Problem: Below are some records; print every one of them exactly.

======== Information

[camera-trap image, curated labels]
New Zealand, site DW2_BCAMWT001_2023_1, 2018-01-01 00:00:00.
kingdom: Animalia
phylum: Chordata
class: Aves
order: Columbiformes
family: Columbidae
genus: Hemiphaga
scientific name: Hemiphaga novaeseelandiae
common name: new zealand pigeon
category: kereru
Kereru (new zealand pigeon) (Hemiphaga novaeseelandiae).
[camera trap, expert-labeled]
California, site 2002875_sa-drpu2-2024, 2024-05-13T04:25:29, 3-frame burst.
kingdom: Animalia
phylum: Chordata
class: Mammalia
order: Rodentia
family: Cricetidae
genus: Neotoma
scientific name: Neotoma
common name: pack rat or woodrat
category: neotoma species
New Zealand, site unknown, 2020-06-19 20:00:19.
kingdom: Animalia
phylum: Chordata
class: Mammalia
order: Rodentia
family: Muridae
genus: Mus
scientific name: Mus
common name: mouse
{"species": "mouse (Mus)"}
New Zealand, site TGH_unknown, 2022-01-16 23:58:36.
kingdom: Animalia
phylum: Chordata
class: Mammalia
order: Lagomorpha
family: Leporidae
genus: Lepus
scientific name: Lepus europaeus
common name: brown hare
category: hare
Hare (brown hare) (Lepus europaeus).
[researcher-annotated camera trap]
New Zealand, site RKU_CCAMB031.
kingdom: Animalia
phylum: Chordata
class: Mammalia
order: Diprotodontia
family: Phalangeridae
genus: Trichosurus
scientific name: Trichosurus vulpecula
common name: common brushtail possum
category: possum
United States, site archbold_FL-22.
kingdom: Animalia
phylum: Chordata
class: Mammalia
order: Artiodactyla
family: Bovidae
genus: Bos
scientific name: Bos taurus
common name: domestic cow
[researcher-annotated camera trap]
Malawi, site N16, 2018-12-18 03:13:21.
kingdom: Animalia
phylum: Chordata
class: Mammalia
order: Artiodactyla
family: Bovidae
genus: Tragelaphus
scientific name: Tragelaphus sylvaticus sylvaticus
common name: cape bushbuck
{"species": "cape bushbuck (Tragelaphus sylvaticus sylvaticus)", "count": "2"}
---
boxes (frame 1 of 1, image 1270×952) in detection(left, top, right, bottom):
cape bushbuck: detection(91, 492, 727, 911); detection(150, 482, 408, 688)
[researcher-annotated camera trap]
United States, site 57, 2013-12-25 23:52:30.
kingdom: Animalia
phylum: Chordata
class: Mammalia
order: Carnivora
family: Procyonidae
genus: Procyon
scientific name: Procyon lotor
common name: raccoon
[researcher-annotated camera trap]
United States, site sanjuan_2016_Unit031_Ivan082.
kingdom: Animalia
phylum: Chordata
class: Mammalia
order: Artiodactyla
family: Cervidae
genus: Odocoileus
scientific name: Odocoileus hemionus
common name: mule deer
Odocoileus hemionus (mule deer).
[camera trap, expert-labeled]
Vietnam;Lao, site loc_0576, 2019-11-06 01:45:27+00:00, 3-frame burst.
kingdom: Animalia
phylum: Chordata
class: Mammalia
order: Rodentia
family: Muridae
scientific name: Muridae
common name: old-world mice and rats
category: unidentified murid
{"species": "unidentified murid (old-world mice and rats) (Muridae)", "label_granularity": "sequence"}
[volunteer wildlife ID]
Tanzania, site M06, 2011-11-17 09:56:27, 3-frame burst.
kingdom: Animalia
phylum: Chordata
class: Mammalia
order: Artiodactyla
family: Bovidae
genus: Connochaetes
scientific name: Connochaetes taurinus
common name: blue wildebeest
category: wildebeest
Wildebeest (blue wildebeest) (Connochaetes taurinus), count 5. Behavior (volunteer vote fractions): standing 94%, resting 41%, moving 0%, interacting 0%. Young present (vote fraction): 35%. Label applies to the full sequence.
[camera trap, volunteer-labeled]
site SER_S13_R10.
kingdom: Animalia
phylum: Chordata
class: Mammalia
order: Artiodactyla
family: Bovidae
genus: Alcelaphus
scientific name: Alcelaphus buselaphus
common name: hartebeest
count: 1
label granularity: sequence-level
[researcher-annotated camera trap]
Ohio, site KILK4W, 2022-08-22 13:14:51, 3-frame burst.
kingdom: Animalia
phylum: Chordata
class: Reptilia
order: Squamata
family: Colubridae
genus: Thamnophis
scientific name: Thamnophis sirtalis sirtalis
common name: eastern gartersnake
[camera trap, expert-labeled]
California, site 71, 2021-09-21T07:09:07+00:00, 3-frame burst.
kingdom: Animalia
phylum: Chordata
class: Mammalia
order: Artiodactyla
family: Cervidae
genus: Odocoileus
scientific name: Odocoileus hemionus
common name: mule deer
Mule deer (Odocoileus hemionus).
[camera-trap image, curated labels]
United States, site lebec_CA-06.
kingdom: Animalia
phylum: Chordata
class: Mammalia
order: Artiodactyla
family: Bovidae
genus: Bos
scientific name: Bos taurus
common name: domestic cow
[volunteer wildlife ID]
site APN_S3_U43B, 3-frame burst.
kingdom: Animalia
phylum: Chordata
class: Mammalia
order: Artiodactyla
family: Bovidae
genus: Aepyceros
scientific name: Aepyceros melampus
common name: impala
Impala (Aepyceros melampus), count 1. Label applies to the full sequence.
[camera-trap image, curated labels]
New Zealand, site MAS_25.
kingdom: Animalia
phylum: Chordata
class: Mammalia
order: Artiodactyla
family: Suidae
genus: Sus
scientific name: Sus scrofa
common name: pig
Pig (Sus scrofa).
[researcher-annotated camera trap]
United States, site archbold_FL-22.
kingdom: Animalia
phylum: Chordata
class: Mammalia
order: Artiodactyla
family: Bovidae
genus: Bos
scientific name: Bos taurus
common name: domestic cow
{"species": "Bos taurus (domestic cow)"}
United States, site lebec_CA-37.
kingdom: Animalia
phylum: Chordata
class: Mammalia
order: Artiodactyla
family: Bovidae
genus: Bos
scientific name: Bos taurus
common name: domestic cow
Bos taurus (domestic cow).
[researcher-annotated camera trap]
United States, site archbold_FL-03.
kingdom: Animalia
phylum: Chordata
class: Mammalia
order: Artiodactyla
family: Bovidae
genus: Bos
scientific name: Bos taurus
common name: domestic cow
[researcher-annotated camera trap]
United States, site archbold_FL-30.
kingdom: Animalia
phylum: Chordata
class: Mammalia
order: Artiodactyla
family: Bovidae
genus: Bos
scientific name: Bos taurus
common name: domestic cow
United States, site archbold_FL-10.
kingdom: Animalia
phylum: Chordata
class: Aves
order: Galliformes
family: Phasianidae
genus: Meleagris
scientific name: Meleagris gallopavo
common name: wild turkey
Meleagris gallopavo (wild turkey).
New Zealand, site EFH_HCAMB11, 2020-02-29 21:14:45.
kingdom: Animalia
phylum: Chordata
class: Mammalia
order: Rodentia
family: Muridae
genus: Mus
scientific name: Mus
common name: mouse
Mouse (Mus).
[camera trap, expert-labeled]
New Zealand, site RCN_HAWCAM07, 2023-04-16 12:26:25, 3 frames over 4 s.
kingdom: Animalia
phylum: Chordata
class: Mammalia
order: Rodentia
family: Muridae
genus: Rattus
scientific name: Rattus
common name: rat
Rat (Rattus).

================

Solution to the exercise:
[camera-trap image, curated labels]
New Zealand, site DW2_BCAMWT001_2023_1, 2018-01-01 00:00:00.
kingdom: Animalia
phylum: Chordata
class: Aves
order: Columbiformes
family: Columbidae
genus: Hemiphaga
scientific name: Hemiphaga novaeseelandiae
common name: new zealand pigeon
category: kereru
Kereru (new zealand pigeon) (Hemiphaga novaeseelandiae).
[camera trap, expert-labeled]
California, site 2002875_sa-drpu2-2024, 2024-05-13T04:25:29, 3-frame burst.
kingdom: Animalia
phylum: Chordata
class: Mammalia
order: Rodentia
family: Cricetidae
genus: Neotoma
scientific name: Neotoma
common name: pack rat or woodrat
category: neotoma species
New Zealand, site unknown, 2020-06-19 20:00:19.
kingdom: Animalia
phylum: Chordata
class: Mammalia
order: Rodentia
family: Muridae
genus: Mus
scientific name: Mus
common name: mouse
{"species": "mouse (Mus)"}
New Zealand, site TGH_unknown, 2022-01-16 23:58:36.
kingdom: Animalia
phylum: Chordata
class: Mammalia
order: Lagomorpha
family: Leporidae
genus: Lepus
scientific name: Lepus europaeus
common name: brown hare
category: hare
Hare (brown hare) (Lepus europaeus).
[researcher-annotated camera trap]
New Zealand, site RKU_CCAMB031.
kingdom: Animalia
phylum: Chordata
class: Mammalia
order: Diprotodontia
family: Phalangeridae
genus: Trichosurus
scientific name: Trichosurus vulpecula
common name: common brushtail possum
category: possum
United States, site archbold_FL-22.
kingdom: Animalia
phylum: Chordata
class: Mammalia
order: Artiodactyla
family: Bovidae
genus: Bos
scientific name: Bos taurus
common name: domestic cow
[researcher-annotated camera trap]
Malawi, site N16, 2018-12-18 03:13:21.
kingdom: Animalia
phylum: Chordata
class: Mammalia
order: Artiodactyla
family: Bovidae
genus: Tragelaphus
scientific name: Tragelaphus sylvaticus sylvaticus
common name: cape bushbuck
{"species": "cape bushbuck (Tragelaphus sylvaticus sylvaticus)", "count": "2"}
---
boxes (frame 1 of 1, image 1270×952) in detection(left, top, right, bottom):
cape bushbuck: detection(91, 492, 727, 911); detection(150, 482, 408, 688)
[researcher-annotated camera trap]
United States, site 57, 2013-12-25 23:52:30.
kingdom: Animalia
phylum: Chordata
class: Mammalia
order: Carnivora
family: Procyonidae
genus: Procyon
scientific name: Procyon lotor
common name: raccoon
[researcher-annotated camera trap]
United States, site sanjuan_2016_Unit031_Ivan082.
kingdom: Animalia
phylum: Chordata
class: Mammalia
order: Artiodactyla
family: Cervidae
genus: Odocoileus
scientific name: Odocoileus hemionus
common name: mule deer
Odocoileus hemionus (mule deer).
[camera trap, expert-labeled]
Vietnam;Lao, site loc_0576, 2019-11-06 01:45:27+00:00, 3-frame burst.
kingdom: Animalia
phylum: Chordata
class: Mammalia
order: Rodentia
family: Muridae
scientific name: Muridae
common name: old-world mice and rats
category: unidentified murid
{"species": "unidentified murid (old-world mice and rats) (Muridae)", "label_granularity": "sequence"}
[volunteer wildlife ID]
Tanzania, site M06, 2011-11-17 09:56:27, 3-frame burst.
kingdom: Animalia
phylum: Chordata
class: Mammalia
order: Artiodactyla
family: Bovidae
genus: Connochaetes
scientific name: Connochaetes taurinus
common name: blue wildebeest
category: wildebeest
Wildebeest (blue wildebeest) (Connochaetes taurinus), count 5. Behavior (volunteer vote fractions): standing 94%, resting 41%, moving 0%, interacting 0%. Young present (vote fraction): 35%. Label applies to the full sequence.
[camera trap, volunteer-labeled]
site SER_S13_R10.
kingdom: Animalia
phylum: Chordata
class: Mammalia
order: Artiodactyla
family: Bovidae
genus: Alcelaphus
scientific name: Alcelaphus buselaphus
common name: hartebeest
count: 1
label granularity: sequence-level
[researcher-annotated camera trap]
Ohio, site KILK4W, 2022-08-22 13:14:51, 3-frame burst.
kingdom: Animalia
phylum: Chordata
class: Reptilia
order: Squamata
family: Colubridae
genus: Thamnophis
scientific name: Thamnophis sirtalis sirtalis
common name: eastern gartersnake
[camera trap, expert-labeled]
California, site 71, 2021-09-21T07:09:07+00:00, 3-frame burst.
kingdom: Animalia
phylum: Chordata
class: Mammalia
order: Artiodactyla
family: Cervidae
genus: Odocoileus
scientific name: Odocoileus hemionus
common name: mule deer
Mule deer (Odocoileus hemionus).
[camera-trap image, curated labels]
United States, site lebec_CA-06.
kingdom: Animalia
phylum: Chordata
class: Mammalia
order: Artiodactyla
family: Bovidae
genus: Bos
scientific name: Bos taurus
common name: domestic cow
[volunteer wildlife ID]
site APN_S3_U43B, 3-frame burst.
kingdom: Animalia
phylum: Chordata
class: Mammalia
order: Artiodactyla
family: Bovidae
genus: Aepyceros
scientific name: Aepyceros melampus
common name: impala
Impala (Aepyceros melampus), count 1. Label applies to the full sequence.
[camera-trap image, curated labels]
New Zealand, site MAS_25.
kingdom: Animalia
phylum: Chordata
class: Mammalia
order: Artiodactyla
family: Suidae
genus: Sus
scientific name: Sus scrofa
common name: pig
Pig (Sus scrofa).
[researcher-annotated camera trap]
United States, site archbold_FL-22.
kingdom: Animalia
phylum: Chordata
class: Mammalia
order: Artiodactyla
family: Bovidae
genus: Bos
scientific name: Bos taurus
common name: domestic cow
{"species": "Bos taurus (domestic cow)"}
United States, site lebec_CA-37.
kingdom: Animalia
phylum: Chordata
class: Mammalia
order: Artiodactyla
family: Bovidae
genus: Bos
scientific name: Bos taurus
common name: domestic cow
Bos taurus (domestic cow).
[researcher-annotated camera trap]
United States, site archbold_FL-03.
kingdom: Animalia
phylum: Chordata
class: Mammalia
order: Artiodactyla
family: Bovidae
genus: Bos
scientific name: Bos taurus
common name: domestic cow
[researcher-annotated camera trap]
United States, site archbold_FL-30.
kingdom: Animalia
phylum: Chordata
class: Mammalia
order: Artiodactyla
family: Bovidae
genus: Bos
scientific name: Bos taurus
common name: domestic cow
United States, site archbold_FL-10.
kingdom: Animalia
phylum: Chordata
class: Aves
order: Galliformes
family: Phasianidae
genus: Meleagris
scientific name: Meleagris gallopavo
common name: wild turkey
Meleagris gallopavo (wild turkey).
New Zealand, site EFH_HCAMB11, 2020-02-29 21:14:45.
kingdom: Animalia
phylum: Chordata
class: Mammalia
order: Rodentia
family: Muridae
genus: Mus
scientific name: Mus
common name: mouse
Mouse (Mus).
[camera trap, expert-labeled]
New Zealand, site RCN_HAWCAM07, 2023-04-16 12:26:25, 3 frames over 4 s.
kingdom: Animalia
phylum: Chordata
class: Mammalia
order: Rodentia
family: Muridae
genus: Rattus
scientific name: Rattus
common name: rat
Rat (Rattus).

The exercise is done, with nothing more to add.